Foodie Friday was told to bring "something Hawaii-inspired" to a recent party and Hawaiian Bread Pudding was born!

Kathy Whyte/ WNBF News

Hawaiian Bread Pudding (prep. time about 1 hour. Serves 24 or more)

2 packages Hawaiian rolls (allowed to go stale)

1 C. milk

4 eggs, beaten

1 C. granulated sugar

1 tsp. vanilla

1 mini bottle spiced rum (about ¼ C.) *

1 can crushed pineapple, drained

1 can coconut crème

1C. shredded, unsweetened coconut

Cooking spray or butter to grease pan

Whipped cream (optional)

Warm milk and sugar over medium heat until sugar dissolves and milk coats the back of a spoon.  Stir in coconut crème, rum*, vanilla and salt.  Remove from heat. Whisk about ¼ C. of the warm milk mixture into the bowl with the beaten eggs. Slowly whisk in another quarter cup, bringing the eggs close to the milk temperature.  Slowly whisk the egg mixture into the rest of the warm milk.  Pre-heat oven to 365.  Butter a cake pan.  In a large bowl, rip the rolls into cubs, toss gently with the pineapple and coconut.  Pour into the cake pan.  Evenly pour the custard mixture over the bread cubes.  Allow to sit about 10 minutes.  Sprinkle additional shredded coconut over the top and bake 40 minutes until a knife inserted in the center comes out clean and the coconut is browned.  Spoon out while warm but can be served room temperature or cold.  Reheats well in the microwave for a minute or less.  Top with whipped cream. (You can also sprinkle a little more ground cinnamon and/or nutmeg over the top to add a little more color.)

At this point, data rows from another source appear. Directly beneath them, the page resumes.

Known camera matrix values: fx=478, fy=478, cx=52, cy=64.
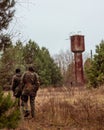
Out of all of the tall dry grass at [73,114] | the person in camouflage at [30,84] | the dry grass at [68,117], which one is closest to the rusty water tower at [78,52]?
the tall dry grass at [73,114]

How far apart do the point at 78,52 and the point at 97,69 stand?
2075cm

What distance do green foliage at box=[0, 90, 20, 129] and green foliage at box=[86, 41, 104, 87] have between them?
2710 centimetres

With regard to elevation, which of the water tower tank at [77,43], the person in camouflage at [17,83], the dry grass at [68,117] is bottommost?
the dry grass at [68,117]

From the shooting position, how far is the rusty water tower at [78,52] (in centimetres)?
5878

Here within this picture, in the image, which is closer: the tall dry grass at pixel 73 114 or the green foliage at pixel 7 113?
the green foliage at pixel 7 113

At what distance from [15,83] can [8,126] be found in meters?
9.76

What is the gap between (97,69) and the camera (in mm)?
38688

*If you don’t want to use spiced rum, substitute a tsp. cinnamon, ½ tsp. nutmeg, ½ tsp. ginger ¼ tsp. ground clove to come close to the flavor without the alcohol (which cooks off anyway).

Since the dinner rolls are a little sweet, 1 cup of sugar was enough to make it as sweet as I wanted and I went for the unsweetened shredded coconut.